Reproduce verbatim every line from the one that includes "Inspecting the glossy" to the closing line of the entries; omit everything before it.
━━━━━ Records for processing ━━━━━
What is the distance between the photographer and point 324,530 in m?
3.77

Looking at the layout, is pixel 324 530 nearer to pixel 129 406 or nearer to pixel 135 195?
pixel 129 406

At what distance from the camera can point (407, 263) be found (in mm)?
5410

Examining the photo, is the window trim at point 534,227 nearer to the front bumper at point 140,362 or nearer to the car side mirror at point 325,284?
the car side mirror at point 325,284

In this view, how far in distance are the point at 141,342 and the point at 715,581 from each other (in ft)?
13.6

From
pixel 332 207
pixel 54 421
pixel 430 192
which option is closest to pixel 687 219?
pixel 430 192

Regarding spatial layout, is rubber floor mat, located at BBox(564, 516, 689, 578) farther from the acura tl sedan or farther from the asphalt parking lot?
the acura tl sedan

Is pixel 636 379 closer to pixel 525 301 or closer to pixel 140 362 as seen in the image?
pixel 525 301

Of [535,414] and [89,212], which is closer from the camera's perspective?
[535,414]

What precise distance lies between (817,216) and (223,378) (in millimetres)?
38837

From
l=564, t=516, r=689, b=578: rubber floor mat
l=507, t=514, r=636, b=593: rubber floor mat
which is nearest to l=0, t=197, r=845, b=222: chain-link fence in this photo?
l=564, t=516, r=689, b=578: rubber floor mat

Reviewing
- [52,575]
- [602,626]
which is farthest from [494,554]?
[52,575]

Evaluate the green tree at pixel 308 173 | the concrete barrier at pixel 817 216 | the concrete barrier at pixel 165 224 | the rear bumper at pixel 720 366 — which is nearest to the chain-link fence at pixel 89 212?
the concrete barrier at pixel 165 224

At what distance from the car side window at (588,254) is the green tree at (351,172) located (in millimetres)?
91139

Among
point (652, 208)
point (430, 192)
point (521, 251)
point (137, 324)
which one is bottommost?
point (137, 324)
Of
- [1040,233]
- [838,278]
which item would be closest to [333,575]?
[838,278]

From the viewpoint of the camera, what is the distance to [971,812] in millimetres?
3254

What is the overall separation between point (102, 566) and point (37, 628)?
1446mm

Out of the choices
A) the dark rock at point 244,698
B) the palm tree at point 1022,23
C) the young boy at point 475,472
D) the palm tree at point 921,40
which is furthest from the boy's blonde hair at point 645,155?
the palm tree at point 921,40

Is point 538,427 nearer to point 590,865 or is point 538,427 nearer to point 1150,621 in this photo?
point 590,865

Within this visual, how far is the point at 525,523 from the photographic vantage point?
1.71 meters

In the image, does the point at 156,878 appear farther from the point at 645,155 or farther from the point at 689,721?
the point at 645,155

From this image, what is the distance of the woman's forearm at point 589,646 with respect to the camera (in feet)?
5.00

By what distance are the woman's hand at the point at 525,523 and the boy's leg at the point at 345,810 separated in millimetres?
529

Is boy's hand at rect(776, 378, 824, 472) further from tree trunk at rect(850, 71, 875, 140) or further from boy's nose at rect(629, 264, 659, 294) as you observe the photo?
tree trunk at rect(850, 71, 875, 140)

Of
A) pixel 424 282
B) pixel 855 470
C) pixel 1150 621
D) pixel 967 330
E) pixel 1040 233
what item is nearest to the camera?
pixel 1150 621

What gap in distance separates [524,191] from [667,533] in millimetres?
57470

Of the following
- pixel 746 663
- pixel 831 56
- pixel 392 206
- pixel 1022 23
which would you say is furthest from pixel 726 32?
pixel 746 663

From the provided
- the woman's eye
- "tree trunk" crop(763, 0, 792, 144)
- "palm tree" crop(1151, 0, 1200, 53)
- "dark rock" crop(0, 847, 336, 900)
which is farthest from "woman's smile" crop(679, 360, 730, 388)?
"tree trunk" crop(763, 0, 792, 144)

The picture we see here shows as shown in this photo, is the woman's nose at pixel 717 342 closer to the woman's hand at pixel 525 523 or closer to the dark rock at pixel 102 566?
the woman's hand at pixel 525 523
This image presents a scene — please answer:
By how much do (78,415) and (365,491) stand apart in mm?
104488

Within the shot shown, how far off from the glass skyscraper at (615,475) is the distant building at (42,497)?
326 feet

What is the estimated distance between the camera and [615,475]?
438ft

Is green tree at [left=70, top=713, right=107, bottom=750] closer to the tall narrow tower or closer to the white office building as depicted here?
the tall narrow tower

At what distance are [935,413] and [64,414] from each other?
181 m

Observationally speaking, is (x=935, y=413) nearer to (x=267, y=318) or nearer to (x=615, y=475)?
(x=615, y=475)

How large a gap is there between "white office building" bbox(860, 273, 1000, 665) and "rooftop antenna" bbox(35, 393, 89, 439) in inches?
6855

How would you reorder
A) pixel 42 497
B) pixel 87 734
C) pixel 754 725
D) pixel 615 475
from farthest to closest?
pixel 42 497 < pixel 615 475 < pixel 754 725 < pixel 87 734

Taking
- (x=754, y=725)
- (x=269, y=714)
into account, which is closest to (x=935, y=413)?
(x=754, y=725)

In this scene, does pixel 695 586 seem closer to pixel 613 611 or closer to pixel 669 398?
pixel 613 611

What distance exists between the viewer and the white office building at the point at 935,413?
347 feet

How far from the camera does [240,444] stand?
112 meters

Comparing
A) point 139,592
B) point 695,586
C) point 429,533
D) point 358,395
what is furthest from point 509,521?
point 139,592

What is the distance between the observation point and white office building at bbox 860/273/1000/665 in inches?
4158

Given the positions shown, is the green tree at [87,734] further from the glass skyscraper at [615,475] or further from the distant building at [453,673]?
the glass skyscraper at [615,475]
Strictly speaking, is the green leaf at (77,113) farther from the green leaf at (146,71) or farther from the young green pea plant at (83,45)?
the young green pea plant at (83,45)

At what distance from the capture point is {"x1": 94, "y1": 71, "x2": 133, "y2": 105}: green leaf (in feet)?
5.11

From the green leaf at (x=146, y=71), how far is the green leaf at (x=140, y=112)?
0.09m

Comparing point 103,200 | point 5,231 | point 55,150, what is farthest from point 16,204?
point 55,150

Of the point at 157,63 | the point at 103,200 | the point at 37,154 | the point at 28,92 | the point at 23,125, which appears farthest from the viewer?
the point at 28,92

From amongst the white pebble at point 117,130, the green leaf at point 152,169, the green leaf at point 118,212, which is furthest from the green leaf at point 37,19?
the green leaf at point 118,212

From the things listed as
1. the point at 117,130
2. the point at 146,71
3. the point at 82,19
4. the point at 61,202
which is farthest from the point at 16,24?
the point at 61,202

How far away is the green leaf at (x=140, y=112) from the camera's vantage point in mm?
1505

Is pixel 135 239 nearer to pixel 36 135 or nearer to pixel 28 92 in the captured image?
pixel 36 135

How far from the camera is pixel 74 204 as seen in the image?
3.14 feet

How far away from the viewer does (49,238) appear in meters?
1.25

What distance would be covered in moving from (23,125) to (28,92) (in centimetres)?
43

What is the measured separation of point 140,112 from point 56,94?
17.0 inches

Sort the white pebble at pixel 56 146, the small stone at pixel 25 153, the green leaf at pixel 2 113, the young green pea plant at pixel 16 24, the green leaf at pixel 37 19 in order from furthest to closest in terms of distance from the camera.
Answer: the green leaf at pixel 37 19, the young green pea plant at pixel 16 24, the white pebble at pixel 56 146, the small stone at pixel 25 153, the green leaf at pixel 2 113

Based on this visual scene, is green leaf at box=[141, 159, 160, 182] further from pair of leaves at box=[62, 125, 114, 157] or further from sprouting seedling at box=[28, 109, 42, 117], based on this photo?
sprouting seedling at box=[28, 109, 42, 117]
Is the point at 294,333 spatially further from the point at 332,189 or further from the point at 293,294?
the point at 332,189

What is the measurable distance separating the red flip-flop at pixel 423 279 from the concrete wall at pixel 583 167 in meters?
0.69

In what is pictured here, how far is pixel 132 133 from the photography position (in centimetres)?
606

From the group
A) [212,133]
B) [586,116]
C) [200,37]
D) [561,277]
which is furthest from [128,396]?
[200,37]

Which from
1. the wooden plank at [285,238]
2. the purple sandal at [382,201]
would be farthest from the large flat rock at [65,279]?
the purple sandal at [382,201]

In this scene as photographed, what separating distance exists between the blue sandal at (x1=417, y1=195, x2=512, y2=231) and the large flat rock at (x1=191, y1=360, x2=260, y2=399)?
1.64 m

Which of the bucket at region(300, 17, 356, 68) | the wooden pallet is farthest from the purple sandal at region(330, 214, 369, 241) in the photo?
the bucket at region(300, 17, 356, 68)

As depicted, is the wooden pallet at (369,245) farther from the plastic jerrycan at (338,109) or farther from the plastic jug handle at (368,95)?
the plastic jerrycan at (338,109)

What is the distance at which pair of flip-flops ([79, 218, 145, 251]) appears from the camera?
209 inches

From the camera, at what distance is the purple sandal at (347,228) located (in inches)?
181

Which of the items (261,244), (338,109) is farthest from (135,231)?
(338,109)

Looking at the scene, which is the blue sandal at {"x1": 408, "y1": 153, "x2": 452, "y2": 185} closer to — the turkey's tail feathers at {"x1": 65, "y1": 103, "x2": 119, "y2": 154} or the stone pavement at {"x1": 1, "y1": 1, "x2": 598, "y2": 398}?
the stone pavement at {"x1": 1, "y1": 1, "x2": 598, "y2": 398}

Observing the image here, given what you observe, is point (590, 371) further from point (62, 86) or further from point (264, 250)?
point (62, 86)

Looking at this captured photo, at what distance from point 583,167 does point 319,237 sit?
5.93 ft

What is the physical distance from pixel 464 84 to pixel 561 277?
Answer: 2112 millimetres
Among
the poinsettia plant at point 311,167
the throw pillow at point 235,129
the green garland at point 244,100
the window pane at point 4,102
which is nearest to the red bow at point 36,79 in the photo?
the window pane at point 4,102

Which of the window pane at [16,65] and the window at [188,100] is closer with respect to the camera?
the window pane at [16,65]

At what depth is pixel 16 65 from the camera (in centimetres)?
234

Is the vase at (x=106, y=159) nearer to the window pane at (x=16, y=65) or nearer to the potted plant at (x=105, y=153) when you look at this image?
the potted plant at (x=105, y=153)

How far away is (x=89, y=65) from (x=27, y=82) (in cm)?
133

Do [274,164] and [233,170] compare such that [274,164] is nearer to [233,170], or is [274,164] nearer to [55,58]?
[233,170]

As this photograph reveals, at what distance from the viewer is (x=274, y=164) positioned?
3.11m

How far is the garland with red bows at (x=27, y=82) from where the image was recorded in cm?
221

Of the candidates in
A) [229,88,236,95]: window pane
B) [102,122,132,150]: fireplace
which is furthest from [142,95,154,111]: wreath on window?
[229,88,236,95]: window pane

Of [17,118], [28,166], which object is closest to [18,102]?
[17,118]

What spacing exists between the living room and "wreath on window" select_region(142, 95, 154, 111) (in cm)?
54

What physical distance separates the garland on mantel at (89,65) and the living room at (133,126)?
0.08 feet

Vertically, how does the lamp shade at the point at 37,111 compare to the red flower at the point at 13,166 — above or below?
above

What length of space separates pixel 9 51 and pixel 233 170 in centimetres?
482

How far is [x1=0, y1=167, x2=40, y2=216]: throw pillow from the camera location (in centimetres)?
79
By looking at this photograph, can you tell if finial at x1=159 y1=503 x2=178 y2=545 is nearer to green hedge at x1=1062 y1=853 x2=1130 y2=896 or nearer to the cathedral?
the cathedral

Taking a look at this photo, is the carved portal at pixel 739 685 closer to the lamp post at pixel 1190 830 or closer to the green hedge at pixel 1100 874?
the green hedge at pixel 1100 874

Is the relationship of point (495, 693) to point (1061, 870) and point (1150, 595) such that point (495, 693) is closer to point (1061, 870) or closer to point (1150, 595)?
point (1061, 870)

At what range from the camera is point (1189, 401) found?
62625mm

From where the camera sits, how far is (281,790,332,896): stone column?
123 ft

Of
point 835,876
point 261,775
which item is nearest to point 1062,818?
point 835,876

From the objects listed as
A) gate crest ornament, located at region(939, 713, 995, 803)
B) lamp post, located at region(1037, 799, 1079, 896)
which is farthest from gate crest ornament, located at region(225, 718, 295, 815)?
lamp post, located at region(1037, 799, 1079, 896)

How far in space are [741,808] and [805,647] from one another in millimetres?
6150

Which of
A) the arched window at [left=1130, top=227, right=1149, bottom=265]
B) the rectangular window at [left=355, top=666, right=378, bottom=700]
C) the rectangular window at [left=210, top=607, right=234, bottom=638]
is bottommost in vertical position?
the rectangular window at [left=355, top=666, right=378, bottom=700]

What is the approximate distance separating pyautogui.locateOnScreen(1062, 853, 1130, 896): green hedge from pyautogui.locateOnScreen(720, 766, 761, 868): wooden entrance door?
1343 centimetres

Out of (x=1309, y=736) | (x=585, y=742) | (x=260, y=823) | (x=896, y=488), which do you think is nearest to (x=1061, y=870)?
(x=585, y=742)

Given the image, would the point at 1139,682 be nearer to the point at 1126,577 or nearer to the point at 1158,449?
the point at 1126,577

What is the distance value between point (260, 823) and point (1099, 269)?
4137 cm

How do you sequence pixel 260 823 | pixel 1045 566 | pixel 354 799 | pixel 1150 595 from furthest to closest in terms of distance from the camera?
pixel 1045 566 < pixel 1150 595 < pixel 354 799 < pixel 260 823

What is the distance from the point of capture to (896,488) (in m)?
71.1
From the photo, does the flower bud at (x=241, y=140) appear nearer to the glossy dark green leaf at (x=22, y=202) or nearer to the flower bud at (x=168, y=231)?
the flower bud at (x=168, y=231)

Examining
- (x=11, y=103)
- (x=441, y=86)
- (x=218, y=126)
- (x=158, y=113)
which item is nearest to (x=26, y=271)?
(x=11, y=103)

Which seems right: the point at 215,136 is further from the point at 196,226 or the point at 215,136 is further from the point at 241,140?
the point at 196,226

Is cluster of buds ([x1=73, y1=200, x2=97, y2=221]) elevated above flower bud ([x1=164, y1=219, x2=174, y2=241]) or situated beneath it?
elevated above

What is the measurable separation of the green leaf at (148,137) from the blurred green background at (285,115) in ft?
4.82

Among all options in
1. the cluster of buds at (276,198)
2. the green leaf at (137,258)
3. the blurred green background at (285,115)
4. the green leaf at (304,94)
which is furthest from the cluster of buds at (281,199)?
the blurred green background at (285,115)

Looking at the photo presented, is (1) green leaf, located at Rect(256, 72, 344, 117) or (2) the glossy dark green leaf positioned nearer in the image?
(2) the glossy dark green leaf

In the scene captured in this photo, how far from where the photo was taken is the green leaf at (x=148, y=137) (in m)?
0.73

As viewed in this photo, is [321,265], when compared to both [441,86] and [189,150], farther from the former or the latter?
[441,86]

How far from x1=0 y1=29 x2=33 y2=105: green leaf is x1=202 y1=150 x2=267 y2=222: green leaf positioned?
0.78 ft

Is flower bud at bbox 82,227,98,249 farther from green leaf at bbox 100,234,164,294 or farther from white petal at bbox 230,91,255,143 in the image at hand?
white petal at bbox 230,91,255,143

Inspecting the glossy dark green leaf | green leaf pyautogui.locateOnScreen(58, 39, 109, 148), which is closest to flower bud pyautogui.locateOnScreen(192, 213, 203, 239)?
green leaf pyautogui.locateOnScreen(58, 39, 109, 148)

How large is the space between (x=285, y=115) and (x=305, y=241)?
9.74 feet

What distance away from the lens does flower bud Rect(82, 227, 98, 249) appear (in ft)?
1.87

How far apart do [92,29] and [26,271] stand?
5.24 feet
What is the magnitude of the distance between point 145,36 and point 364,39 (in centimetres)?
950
━━━━━
Written answer:
Inspecting the glossy dark green leaf | green leaf pyautogui.locateOnScreen(58, 39, 109, 148), which is closest to flower bud pyautogui.locateOnScreen(192, 213, 203, 239)?
green leaf pyautogui.locateOnScreen(58, 39, 109, 148)

How large is the space between (x=285, y=115) and (x=305, y=241)?
9.74 feet

What distance away from the lens does flower bud Rect(82, 227, 98, 249) appear (in ft)?
1.87

How far apart do [92,29] and [26,271] stand?
5.24 feet
What is the magnitude of the distance between point 145,36 and point 364,39 (in centimetres)?
950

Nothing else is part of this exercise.